The three-year project builds on the efforts of K-State's Institute
for Academic Alliances and the College of Engineering to form an
academic alliance across the Big 12 Conference.
Reginald
Robinson, president and chief executive officer of the Kansas Board
of Regents, will join other national higher education experts in
advising project participants on policy matters. Duane Nellis, K-State
provost, and Tom Rawson, K-State vice president for administration
and finance, will work with Big 12 chief academic officers and chief
financial officers to support multi-institution programming.
The
engineering collaboration supported by the grant will have the potential
to lay the groundwork for a long-term partnership among schools
in the Big 12 Conference, said Mo Hosni, professor and head of K-State's
department of mechanical and nuclear engineering and a key leader
of the project. Current focus of the consortium will involve nuclear
engineering.
In
recent years, the United States has seen a sharp increase in industry
demand for employees with nuclear engineering training. Even as
new plants are being built to meet the demand for electricity, an
estimated 30 percent of today's nuclear work force is expected to
retire during the next five years, according to Hosni.
"In
response to this demand, the Big 12 Engineering Consortium is striving
to increase access to nuclear science educational opportunities
by making the nuclear courses offered by Kansas State University,
Texas A&M University, University of Missouri-Columbia and University
of Texas-Austin available by distance education to students of the
other eight Big 12 institutions," Hosni said. "The four
Big 12 schools with nuclear programs also will partner to offer
graduate students increased access to specialized courses."
Concurrent
to the consortium development, the K-State Institute for Academic
Alliances plans to analyze institutional, state and regional policies
and procedures affecting higher education partnerships, specifically
within the context of the Big 12 nuclear engineering program alliance,
according to Sue Maes, co-director of the institute and one of the
project's leaders.
"This
project has the power to transform higher education to benefit students
nationwide," Maes said. "Students will have increased
access to online courses through the Big 12 Consortium, and the
policy work will result in model policies and procedures that institutional,
state and regional agencies can adapt to actively support multi-institution
program alliances.
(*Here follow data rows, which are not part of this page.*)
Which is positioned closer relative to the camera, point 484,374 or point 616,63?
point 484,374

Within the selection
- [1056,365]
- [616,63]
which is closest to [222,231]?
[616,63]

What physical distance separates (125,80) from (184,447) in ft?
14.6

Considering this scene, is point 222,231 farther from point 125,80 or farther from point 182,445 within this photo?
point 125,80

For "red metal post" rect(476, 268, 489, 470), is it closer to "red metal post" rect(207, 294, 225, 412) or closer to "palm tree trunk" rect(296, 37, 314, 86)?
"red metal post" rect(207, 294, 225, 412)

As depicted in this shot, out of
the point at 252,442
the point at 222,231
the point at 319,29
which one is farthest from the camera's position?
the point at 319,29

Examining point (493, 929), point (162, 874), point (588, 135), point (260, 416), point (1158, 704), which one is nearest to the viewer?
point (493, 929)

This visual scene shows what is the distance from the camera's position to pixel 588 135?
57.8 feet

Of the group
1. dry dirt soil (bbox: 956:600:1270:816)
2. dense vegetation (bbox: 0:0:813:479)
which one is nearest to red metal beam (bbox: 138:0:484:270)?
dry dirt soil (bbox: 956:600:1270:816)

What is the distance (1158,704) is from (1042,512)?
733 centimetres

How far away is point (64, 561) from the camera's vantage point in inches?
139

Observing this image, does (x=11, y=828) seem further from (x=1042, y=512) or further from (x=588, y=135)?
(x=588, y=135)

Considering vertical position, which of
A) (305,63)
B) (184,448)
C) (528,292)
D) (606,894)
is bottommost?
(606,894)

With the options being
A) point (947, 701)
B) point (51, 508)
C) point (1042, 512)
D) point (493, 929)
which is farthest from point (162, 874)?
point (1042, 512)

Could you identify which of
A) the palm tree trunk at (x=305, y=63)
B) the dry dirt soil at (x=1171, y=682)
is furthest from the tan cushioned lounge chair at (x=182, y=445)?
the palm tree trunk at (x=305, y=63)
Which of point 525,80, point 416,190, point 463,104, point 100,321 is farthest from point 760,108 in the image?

It will create a fiscally responsible way to
offer programs in emerging and high-demand areas."
Over
the course of the project, the institute will involve a higher education
policy expert team, state governing board and regional accrediting
association representatives, and key institutional representatives,
including chief academic officers, chief finance officers, registrars,
college and department-level representatives and faculty.